I’ve been putting this off for some time- writing my first entry into this creativity journal. I’ve been feeling afraid that actually, I may have nothing of substance to say. Afraid that I will let myself down, and expose the reality that I am, in fact: not creative, not fit to be a creativity coach, a fraud, directionless, bound by fear, along with a multitude of micro-emotional states that support these claims.
That said, here I am, sitting down to actually write. What gave me the courage to overcome those fears? I would say, primarily, what helped most was recognizing my common humanity in my experience. Yes, I am unique in how my issues have arisen, continue to emerge, and how they present, but in this problem, there is a common human experience. In fact, this shared fear of having nothing to say, or that what you say is not meaningful, poignant, relevant, or valuable is central to the process of making art. It is a pivotal mystery, question, and point of debate when discussing art in any of its myriad forms. Artists the world over have wrestled with these questions for centuries, if not millennia.

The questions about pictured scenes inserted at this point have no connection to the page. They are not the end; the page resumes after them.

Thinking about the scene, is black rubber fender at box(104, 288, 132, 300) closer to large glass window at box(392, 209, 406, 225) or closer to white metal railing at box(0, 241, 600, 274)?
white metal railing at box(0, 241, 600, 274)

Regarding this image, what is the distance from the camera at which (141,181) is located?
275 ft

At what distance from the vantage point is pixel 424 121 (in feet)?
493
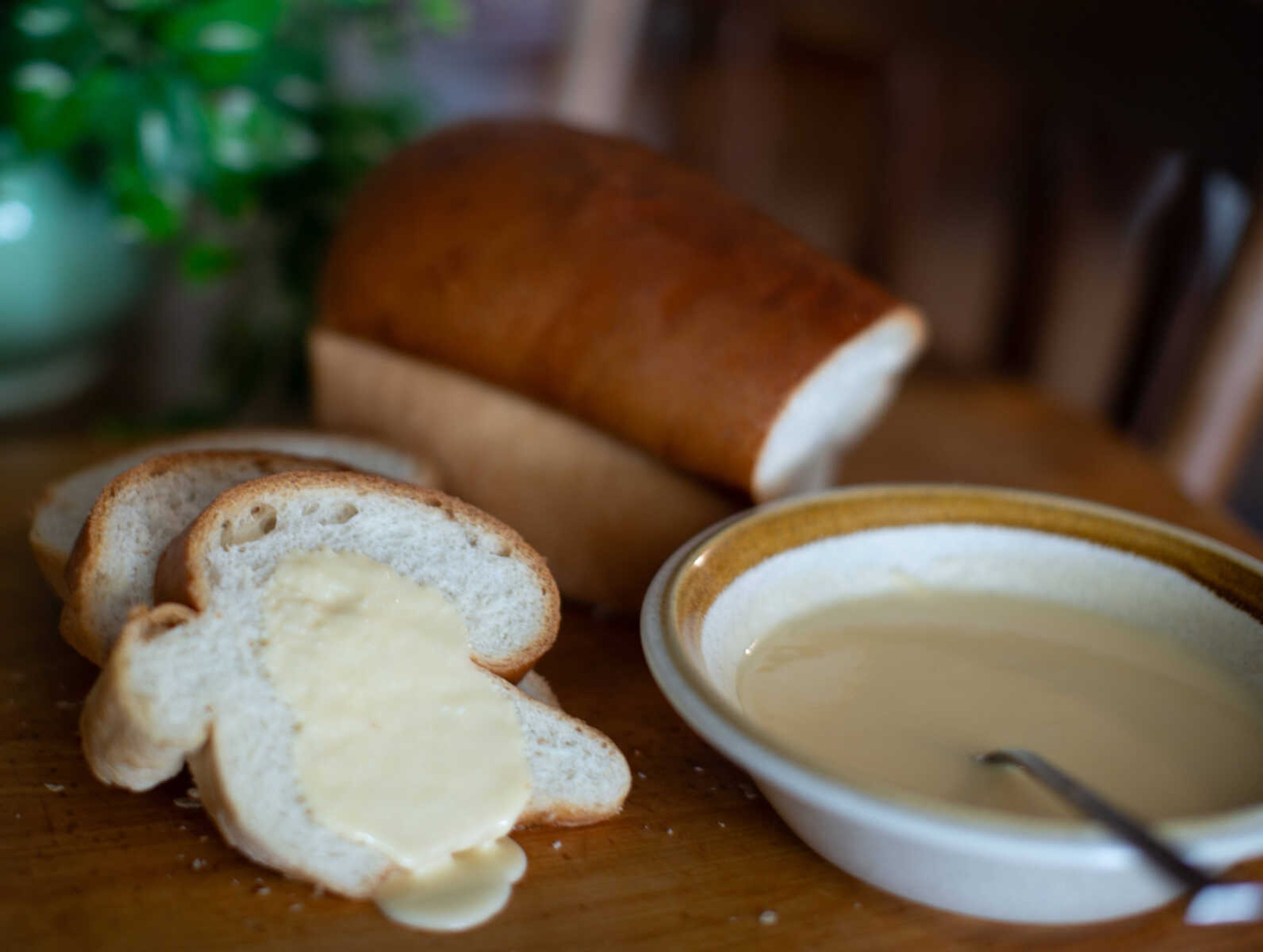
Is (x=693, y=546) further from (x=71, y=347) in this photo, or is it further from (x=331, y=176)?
(x=71, y=347)

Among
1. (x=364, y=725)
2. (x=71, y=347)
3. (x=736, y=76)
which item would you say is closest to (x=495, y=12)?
(x=736, y=76)

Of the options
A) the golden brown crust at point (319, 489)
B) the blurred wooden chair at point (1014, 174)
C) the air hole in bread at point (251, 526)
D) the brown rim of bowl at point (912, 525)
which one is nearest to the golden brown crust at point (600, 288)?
the brown rim of bowl at point (912, 525)

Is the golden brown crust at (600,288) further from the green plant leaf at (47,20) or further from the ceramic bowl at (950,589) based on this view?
the green plant leaf at (47,20)

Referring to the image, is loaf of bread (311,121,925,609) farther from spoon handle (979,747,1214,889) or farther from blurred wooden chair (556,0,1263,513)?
blurred wooden chair (556,0,1263,513)

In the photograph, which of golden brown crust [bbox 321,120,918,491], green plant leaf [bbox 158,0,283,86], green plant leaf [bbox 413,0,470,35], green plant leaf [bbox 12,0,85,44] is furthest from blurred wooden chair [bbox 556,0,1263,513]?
green plant leaf [bbox 12,0,85,44]

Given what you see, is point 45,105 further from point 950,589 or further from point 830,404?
point 950,589

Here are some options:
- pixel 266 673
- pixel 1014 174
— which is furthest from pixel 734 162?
pixel 266 673
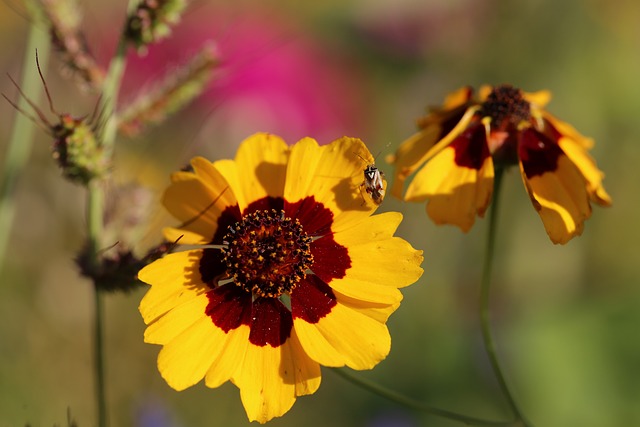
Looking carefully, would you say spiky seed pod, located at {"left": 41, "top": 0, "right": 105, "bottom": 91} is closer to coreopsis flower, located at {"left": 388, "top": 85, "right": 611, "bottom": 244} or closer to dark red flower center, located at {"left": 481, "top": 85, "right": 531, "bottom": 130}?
coreopsis flower, located at {"left": 388, "top": 85, "right": 611, "bottom": 244}

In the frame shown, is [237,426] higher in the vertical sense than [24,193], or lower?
lower

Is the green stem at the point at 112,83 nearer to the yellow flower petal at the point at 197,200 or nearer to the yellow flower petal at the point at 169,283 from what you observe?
the yellow flower petal at the point at 197,200

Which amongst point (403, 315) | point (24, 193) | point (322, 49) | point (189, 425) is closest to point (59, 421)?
point (189, 425)

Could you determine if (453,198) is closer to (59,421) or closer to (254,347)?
(254,347)

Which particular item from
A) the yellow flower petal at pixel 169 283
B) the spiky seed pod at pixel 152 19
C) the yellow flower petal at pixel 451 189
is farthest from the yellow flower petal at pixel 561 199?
the spiky seed pod at pixel 152 19

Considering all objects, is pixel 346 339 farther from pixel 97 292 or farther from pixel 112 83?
pixel 112 83

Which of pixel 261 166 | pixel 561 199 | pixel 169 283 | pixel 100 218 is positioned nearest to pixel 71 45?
pixel 100 218

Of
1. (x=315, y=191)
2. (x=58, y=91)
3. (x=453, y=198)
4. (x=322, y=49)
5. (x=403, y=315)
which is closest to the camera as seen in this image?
(x=315, y=191)
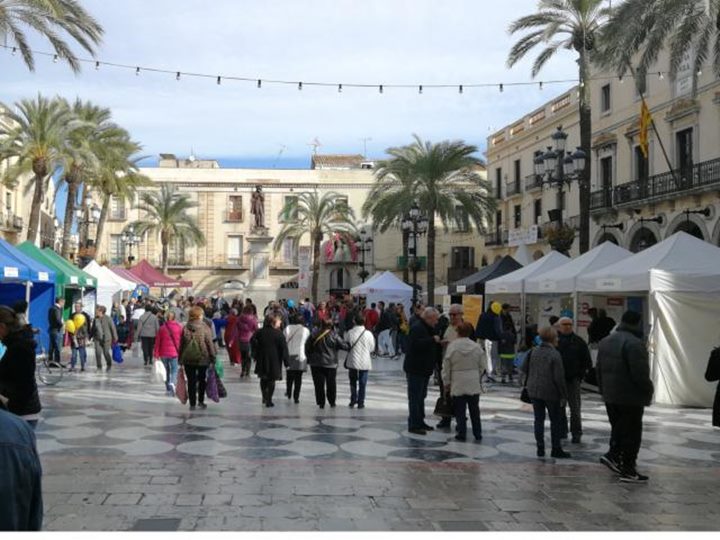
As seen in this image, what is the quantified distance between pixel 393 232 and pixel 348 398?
4586 cm

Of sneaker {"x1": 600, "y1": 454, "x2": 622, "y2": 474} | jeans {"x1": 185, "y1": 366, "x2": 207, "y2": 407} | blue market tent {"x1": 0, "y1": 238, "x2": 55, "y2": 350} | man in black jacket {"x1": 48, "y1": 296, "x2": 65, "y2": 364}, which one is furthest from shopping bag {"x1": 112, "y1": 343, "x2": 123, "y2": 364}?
sneaker {"x1": 600, "y1": 454, "x2": 622, "y2": 474}

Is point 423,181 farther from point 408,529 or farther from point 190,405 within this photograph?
point 408,529

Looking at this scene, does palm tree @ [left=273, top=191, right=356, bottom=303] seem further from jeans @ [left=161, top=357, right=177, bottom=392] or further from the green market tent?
jeans @ [left=161, top=357, right=177, bottom=392]

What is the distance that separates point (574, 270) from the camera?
53.9 ft

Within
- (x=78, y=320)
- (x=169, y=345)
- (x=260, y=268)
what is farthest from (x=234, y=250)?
(x=169, y=345)

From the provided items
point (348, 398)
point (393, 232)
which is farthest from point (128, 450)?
point (393, 232)

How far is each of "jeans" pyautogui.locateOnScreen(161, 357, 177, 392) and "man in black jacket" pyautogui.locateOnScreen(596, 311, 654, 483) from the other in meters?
7.87

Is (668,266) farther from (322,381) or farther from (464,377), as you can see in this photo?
(322,381)

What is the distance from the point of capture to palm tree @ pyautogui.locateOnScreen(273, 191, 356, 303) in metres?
49.4

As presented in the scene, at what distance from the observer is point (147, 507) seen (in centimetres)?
607

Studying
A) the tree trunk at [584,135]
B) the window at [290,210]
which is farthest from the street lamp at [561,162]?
the window at [290,210]

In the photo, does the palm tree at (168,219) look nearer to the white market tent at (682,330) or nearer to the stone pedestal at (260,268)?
the stone pedestal at (260,268)

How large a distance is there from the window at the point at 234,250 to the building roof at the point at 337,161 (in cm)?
1020

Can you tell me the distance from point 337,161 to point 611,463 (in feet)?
194
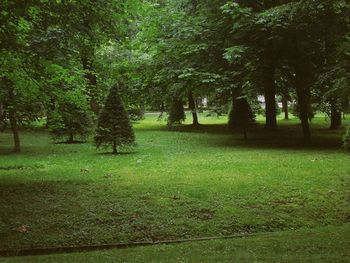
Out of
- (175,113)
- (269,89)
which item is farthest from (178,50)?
(175,113)

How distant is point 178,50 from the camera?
2422 cm

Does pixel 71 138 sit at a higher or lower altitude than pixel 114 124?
lower

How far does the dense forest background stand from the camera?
11.5 m

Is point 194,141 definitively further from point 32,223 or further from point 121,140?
point 32,223

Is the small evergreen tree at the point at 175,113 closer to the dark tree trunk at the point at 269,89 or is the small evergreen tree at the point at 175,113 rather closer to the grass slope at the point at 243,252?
the dark tree trunk at the point at 269,89

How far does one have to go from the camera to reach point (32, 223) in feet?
31.8

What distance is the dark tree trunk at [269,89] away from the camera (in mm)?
22172

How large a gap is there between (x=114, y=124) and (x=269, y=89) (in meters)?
11.3

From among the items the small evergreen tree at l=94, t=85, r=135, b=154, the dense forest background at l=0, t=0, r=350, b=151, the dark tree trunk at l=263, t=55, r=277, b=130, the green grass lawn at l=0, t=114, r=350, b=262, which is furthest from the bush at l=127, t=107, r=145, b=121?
the green grass lawn at l=0, t=114, r=350, b=262

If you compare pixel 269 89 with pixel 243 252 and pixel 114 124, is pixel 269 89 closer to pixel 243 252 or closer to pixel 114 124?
pixel 114 124

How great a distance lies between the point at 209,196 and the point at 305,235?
3156 millimetres

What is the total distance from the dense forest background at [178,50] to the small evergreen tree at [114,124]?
1.23 metres

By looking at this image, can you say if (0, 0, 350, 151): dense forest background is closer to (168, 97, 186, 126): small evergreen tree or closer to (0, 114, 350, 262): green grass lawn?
(0, 114, 350, 262): green grass lawn

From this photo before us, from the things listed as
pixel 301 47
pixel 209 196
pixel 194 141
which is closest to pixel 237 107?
pixel 194 141
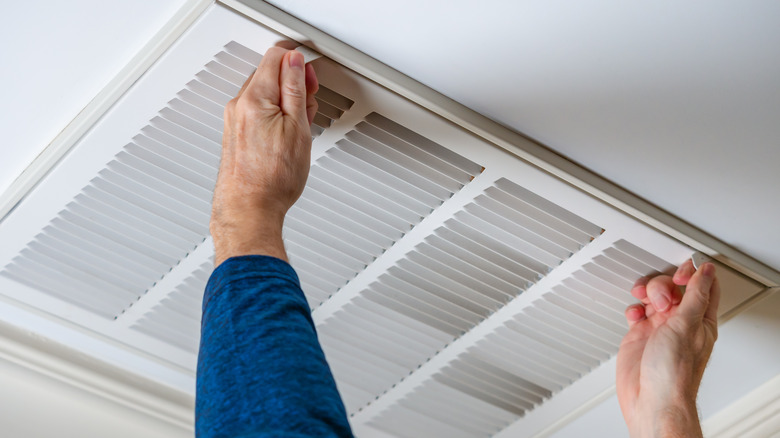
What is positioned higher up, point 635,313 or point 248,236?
point 635,313

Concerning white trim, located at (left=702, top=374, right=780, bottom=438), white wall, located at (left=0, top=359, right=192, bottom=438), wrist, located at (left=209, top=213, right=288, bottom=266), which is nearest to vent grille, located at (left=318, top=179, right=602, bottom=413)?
wrist, located at (left=209, top=213, right=288, bottom=266)

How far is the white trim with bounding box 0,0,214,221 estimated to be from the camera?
3.05 feet

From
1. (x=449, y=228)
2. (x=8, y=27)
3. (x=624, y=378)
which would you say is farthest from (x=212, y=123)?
(x=624, y=378)

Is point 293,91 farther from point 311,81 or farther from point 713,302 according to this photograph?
point 713,302

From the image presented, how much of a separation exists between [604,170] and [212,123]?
57 centimetres

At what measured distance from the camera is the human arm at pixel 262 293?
66 cm

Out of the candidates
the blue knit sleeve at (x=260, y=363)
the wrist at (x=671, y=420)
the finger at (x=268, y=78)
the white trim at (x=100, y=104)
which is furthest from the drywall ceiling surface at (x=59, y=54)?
the wrist at (x=671, y=420)

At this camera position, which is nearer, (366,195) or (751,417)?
(366,195)

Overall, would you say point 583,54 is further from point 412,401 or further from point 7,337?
point 7,337

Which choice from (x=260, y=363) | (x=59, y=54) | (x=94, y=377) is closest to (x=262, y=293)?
(x=260, y=363)

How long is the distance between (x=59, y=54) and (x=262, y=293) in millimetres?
498

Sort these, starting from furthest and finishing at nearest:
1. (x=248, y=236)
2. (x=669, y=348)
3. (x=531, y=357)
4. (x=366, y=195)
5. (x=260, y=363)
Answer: (x=531, y=357) < (x=669, y=348) < (x=366, y=195) < (x=248, y=236) < (x=260, y=363)

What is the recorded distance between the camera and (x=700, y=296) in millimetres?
1129

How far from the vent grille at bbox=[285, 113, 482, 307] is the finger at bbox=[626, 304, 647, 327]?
0.38m
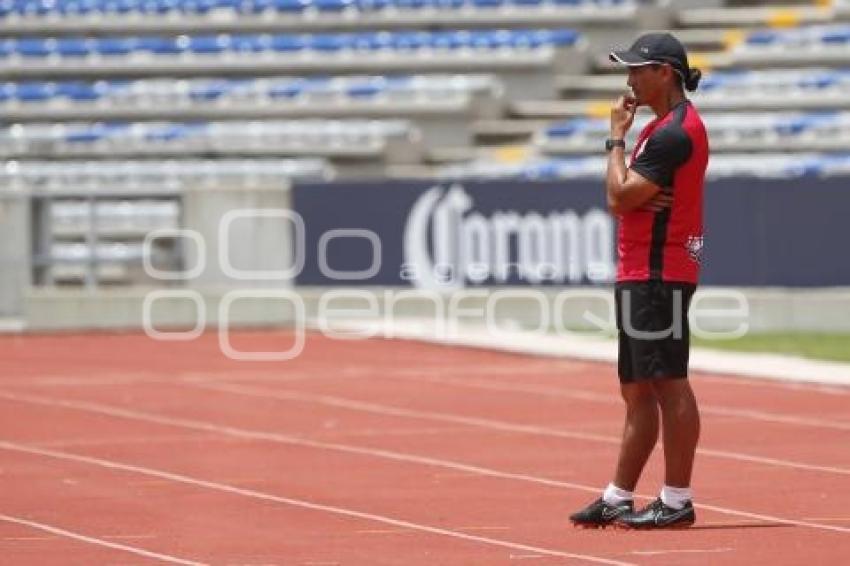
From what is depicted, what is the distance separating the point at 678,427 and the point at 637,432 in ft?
0.66

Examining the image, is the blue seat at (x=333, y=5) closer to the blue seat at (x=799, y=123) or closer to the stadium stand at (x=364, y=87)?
the stadium stand at (x=364, y=87)

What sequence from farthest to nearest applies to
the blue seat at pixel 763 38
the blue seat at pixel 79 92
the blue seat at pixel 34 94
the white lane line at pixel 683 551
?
the blue seat at pixel 34 94 → the blue seat at pixel 79 92 → the blue seat at pixel 763 38 → the white lane line at pixel 683 551

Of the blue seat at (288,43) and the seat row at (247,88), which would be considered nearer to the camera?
the seat row at (247,88)

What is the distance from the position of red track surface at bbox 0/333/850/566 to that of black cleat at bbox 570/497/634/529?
15 centimetres

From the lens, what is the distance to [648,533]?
949 centimetres

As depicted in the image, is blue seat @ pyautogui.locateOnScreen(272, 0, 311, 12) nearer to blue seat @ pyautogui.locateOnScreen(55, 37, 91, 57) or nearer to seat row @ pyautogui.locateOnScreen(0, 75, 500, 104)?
seat row @ pyautogui.locateOnScreen(0, 75, 500, 104)

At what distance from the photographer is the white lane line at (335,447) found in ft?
33.6

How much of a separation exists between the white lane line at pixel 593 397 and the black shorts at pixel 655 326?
4.77 metres

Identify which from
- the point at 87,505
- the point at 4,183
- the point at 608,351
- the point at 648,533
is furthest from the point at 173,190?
the point at 648,533

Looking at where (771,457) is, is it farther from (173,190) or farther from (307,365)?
(173,190)

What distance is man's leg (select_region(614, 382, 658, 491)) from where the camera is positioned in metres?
9.69

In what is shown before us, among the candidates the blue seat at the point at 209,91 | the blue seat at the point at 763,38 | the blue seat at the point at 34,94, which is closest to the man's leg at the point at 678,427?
the blue seat at the point at 763,38

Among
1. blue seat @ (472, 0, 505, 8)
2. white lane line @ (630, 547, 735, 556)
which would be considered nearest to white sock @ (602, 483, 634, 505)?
white lane line @ (630, 547, 735, 556)
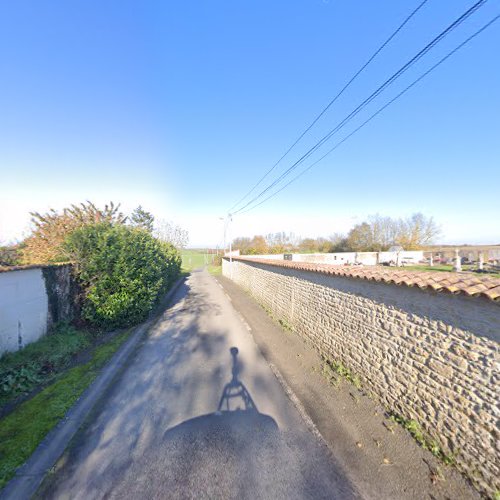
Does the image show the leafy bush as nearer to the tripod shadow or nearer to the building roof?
the tripod shadow

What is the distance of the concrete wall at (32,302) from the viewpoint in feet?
17.9

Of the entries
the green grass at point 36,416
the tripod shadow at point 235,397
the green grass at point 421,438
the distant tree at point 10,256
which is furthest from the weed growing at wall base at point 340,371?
the distant tree at point 10,256

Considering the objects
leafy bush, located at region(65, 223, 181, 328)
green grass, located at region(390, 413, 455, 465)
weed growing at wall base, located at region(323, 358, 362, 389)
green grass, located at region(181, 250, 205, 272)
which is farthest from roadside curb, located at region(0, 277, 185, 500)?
green grass, located at region(181, 250, 205, 272)

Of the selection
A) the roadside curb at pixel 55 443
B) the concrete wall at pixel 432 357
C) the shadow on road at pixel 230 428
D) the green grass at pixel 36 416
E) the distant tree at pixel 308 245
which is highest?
the distant tree at pixel 308 245

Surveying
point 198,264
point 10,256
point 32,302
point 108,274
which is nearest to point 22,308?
point 32,302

My father had a fellow sculptor friend named John. They would get together occasionally and discuss art. My father lamented to me- “Every time I go to John’s he always wants to talk about ‘what is art?’”. Though he lamented, he and my mother continued to go meet with John over coffee and discuss this meaningful question. I imagine that John was wrestling with this fear (as was my father). The question of “what is art” is often linked to this aforementioned fear- “is what I have to say meaningful?” Artists want to know that what they do matters, that what they have to say is important, valid, and/or has a place and is meaningful.
Approaching this fear, tackling it, investigating it, massaging it, befriending it, alienating it, embracing it, destroying it, is where art is born, lives, and dies, and again is reborn. I believe, that the act of sincerely approaching this fear as an artist will create art that is meaningful, disruptive, beautiful and controversial. Because, when an artist puts something into the world, ANYTHING, it is a brave act, especially when it comes from a place of genuineness, that reflects their own reality. It is a proposal to the world; it says, “Chew on this” “look at this” “ponder this," “disagree with this”, “fall in love with this”, ”poke holes in this”, “become infatuated with this”, “resist this”, etc.
If this fear was not present for creatives and artists, I argue that art could lose all meaning- falling in to a chasm of insipid, grotesque indulgence and decorative masturbation. Is this assessment a bit extreme? Perhaps, however, this fear is what keeps art alive. For me, it pushes me to explore further, to reflect on my process more, revise my statements with rigor, and to strive for more genuineness, originality, and authenticity. At best, it keeps me on my toes, though at worst, it can be immobilizing. Remembering that the fear itself is meaningful and that it is a common human experience releases me into the great, pregnant void of possibility.